My family tree has a lot of suckers. You know, those shoots that come up here and there from the roots and base. Given the fact that some of my mama's lineage married and remarried like it was a competitive sport, some of my closest "relations" aren't related at all. Take for instance, my Grammy.
Grammy is my mama's mama's third husband's fourth wife.
Take another sip of coffee and let that digest.
My mama's parents married very young and didn't stay married long. My grandmother went on to marry twice more. She was hitched to her final husband -- my mother's step-father with whom she was close -- when I came along.
That marriage also met an early demise. My grandmother moved back to the rice fields to open a liquor store while her husband stayed in town and remarried a much younger lady who we all (save for my grandmother) liked immensely.
So hundreds of smiles captured in photographs of birthdays and summers and Christmases and first cars and late night kitchen table talks were made with kinfolk and with "Grammy" and "PawPaw" and "cousins" of no blood relation a'tall. Never once did they treat me as anything other than their own.

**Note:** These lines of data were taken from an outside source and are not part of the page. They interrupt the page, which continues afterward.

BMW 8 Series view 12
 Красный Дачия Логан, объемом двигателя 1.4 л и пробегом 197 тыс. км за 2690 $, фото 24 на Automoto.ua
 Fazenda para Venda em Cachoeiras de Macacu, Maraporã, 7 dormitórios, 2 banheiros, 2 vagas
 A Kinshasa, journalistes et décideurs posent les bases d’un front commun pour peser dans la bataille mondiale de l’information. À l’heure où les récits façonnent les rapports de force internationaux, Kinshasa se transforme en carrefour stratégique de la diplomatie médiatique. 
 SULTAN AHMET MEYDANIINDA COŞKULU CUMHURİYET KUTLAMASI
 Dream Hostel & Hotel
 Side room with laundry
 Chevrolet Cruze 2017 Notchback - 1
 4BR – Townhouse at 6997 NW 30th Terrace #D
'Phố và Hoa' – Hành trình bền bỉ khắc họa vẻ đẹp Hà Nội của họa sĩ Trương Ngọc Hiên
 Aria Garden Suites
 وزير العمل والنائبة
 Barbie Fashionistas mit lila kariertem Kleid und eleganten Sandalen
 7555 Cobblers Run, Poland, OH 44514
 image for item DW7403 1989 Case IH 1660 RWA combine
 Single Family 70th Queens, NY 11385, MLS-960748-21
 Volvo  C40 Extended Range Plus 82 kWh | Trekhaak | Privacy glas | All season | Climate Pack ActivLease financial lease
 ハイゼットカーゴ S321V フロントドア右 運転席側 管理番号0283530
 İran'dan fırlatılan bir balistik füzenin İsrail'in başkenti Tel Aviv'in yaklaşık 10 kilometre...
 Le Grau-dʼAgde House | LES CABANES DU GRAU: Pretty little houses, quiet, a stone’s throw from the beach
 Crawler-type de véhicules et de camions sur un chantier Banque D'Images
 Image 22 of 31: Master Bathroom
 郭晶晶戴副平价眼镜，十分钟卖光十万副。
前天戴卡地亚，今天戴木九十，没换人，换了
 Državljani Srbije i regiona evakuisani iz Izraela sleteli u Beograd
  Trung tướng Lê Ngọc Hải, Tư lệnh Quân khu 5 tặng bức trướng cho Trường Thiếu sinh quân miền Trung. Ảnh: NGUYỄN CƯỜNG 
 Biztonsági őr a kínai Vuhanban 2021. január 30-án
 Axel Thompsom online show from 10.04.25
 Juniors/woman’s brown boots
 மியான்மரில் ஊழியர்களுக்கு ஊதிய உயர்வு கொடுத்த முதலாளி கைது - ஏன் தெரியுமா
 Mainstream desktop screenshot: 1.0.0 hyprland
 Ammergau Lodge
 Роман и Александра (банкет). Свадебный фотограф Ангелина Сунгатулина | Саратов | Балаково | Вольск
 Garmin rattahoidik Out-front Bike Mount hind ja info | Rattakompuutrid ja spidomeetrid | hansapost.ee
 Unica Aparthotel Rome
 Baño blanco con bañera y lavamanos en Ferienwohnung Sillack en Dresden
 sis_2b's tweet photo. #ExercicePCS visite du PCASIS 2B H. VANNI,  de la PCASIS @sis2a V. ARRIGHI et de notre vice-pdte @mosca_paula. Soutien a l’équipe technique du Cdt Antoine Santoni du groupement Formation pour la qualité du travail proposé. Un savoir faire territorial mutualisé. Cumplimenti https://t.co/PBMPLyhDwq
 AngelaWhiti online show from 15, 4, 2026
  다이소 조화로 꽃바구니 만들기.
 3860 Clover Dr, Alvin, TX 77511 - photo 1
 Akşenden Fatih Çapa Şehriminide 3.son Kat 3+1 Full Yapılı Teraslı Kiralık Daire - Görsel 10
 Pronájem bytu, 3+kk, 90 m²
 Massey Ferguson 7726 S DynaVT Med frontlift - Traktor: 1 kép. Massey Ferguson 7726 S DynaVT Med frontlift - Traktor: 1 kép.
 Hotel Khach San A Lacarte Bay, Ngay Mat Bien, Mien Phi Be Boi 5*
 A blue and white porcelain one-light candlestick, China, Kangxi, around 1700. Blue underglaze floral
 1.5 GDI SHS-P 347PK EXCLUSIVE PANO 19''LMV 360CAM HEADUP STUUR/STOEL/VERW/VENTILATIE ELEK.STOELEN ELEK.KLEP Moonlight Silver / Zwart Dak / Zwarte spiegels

And while my grandmother, mother and her step-father have all passed on, I still have Grammy. Last Saturday, I accompanied her to her 64th high school class reunion. I walked in the room and was surprised to recognize a fella.
"I know you," I said.
"I know you, too," he said, perplexed, "But I ain't neva seen you in a dress before. You're always at the farm sale with your Uncle Ronnie. Why're you here?"
"I'm with Grammy," I said, pointing toward the still-beautiful lady behind me. "Y'all went to school together?"
"We shore did," he laughed, "and got into a fight in seventh grade, all 'cause I popped her bra."
"It had nothing to do with that," Grammy countered in her soft tone. "You were cheating in the ballgame. It was our first and only fight, then we were friends again. I'm still sorry about ripping your T-shirt."
"Wait, YOU fought?" I motioned with my fists. "Like, physically ..."
"Tore each other up," Grammy interrupted.
"Well, I guess I'm glad you won your first and only fight," I said.
"Oh, honey" Grammy smiled, "that wasn't MY first fight. And if you could have seen us, you couldn't have called either of us the winner. We both looked rough."
The 11 classmates who were still living and able to attend out of the original 47 spent the afternoon laughing and sharing stories, and I learned much more about the woman seated beside me.
Folks say those suckers on trees need to be cut off. Nothing good can come from them. And I agree, it doesn't make for an ideal situation, be it in genealogy or botany. But as I sit beneath the canopy of my family tree, every branch casts a cool shade over me -- even those fightin' suckers.